== Dataset extract ==
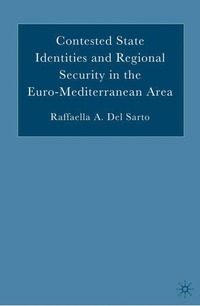 Contested State Identities and Regional Security in the Euro-Mediterranean Area

Raffaella A. Del Sarto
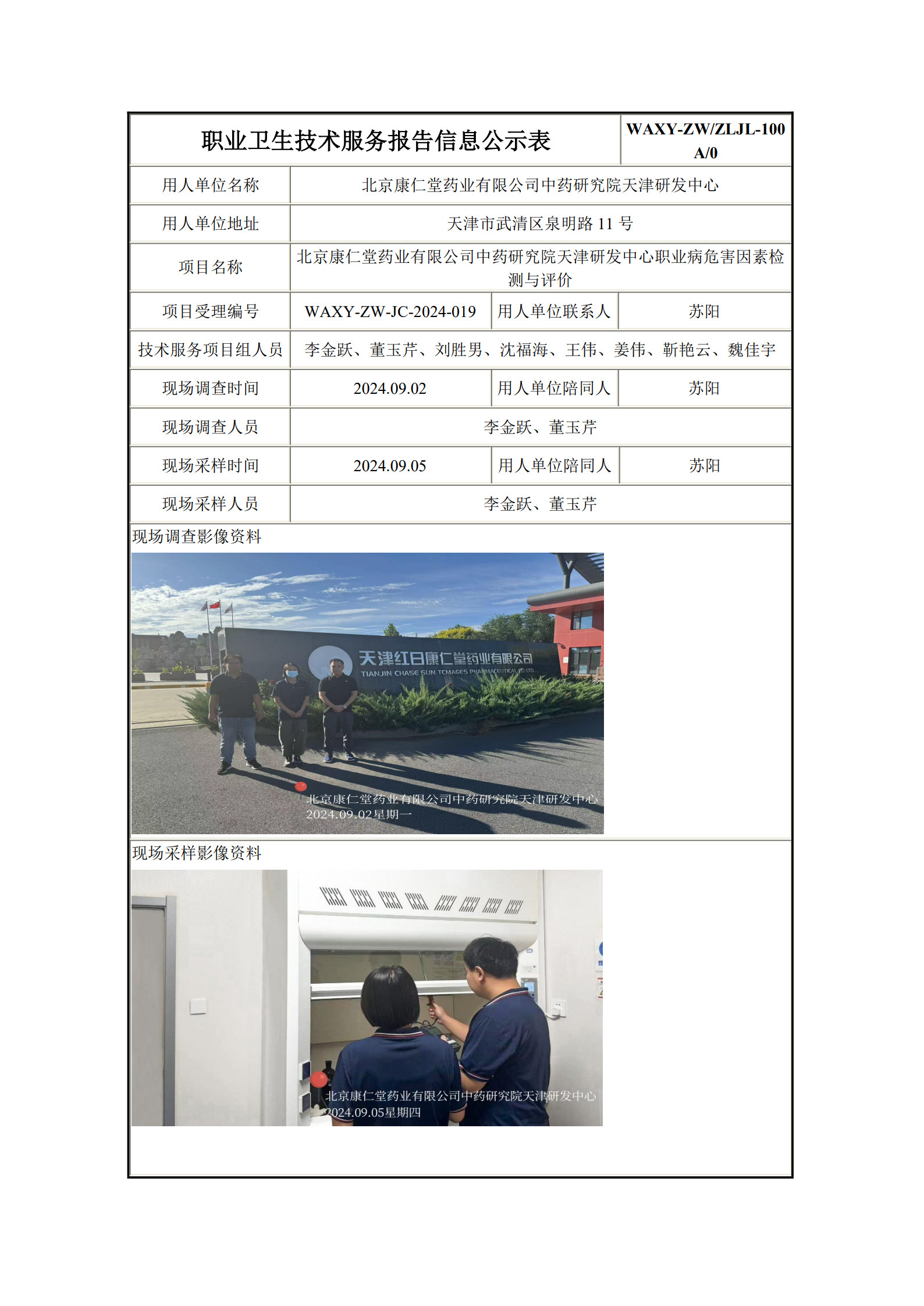 | 职业卫生技术服务报告信息公示表 | | | WAXY-ZW/ZLJL-100 A/0 |
|---|---|---|---|
| 用人单位名称 | 北京康仁堂药业有限公司中药研究院天津研发中心 | | |
| 用人单位地址 | 天津市武清区泉明路 11 号 | | |
| 项目名称 | 北京康仁堂药业有限公司中药研究院天津研发中心职业病危害因素检测与评价 | | |
| 项目受理编号 | WAXY-ZW-JC-2024-019 | 用人单位联系人 | 苏阳 |
| 技术服务项目组人员 | 李金跃、董玉芹、刘胜男、沈福海、王伟、姜伟、靳艳云、魏佳宇 | | |
| 现场调查时间 | 2024.09.02 | 用人单位陪同人 | 苏阳 |
| 现场调查人员 | 李金跃、董玉芹 | | |
| 现场采样时间 | 2024.09.05 | 用人单位陪同人 | 苏阳 |
| 现场采样人员 | 李金跃、董玉芹 | | |

现场调查影像资料

天津红日康仁堂药业有限公司
TIANJIN CHASE SUN TCMAGES PHARMACEUTICAL CO.,LTD.

北京康仁堂药业有限公司中药研究院天津研发中心
2024.09.02星期一

现场采样影像资料

北京康仁堂药业有限公司中药研究院天津研发中心
2024.09.05星期四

== Problem details ==
Skip the pictures and give the entries above again word for word.

== Response to this exercise ==
 Contested State Identities and Regional Security in the Euro-Mediterranean Area

Raffaella A. Del Sarto
 | 职业卫生技术服务报告信息公示表 | | | WAXY-ZW/ZLJL-100 A/0 |
|---|---|---|---|
| 用人单位名称 | 北京康仁堂药业有限公司中药研究院天津研发中心 | | |
| 用人单位地址 | 天津市武清区泉明路 11 号 | | |
| 项目名称 | 北京康仁堂药业有限公司中药研究院天津研发中心职业病危害因素检测与评价 | | |
| 项目受理编号 | WAXY-ZW-JC-2024-019 | 用人单位联系人 | 苏阳 |
| 技术服务项目组人员 | 李金跃、董玉芹、刘胜男、沈福海、王伟、姜伟、靳艳云、魏佳宇 | | |
| 现场调查时间 | 2024.09.02 | 用人单位陪同人 | 苏阳 |
| 现场调查人员 | 李金跃、董玉芹 | | |
| 现场采样时间 | 2024.09.05 | 用人单位陪同人 | 苏阳 |
| 现场采样人员 | 李金跃、董玉芹 | | |

现场调查影像资料

天津红日康仁堂药业有限公司
TIANJIN CHASE SUN TCMAGES PHARMACEUTICAL CO.,LTD.

北京康仁堂药业有限公司中药研究院天津研发中心
2024.09.02星期一

现场采样影像资料

北京康仁堂药业有限公司中药研究院天津研发中心
2024.09.05星期四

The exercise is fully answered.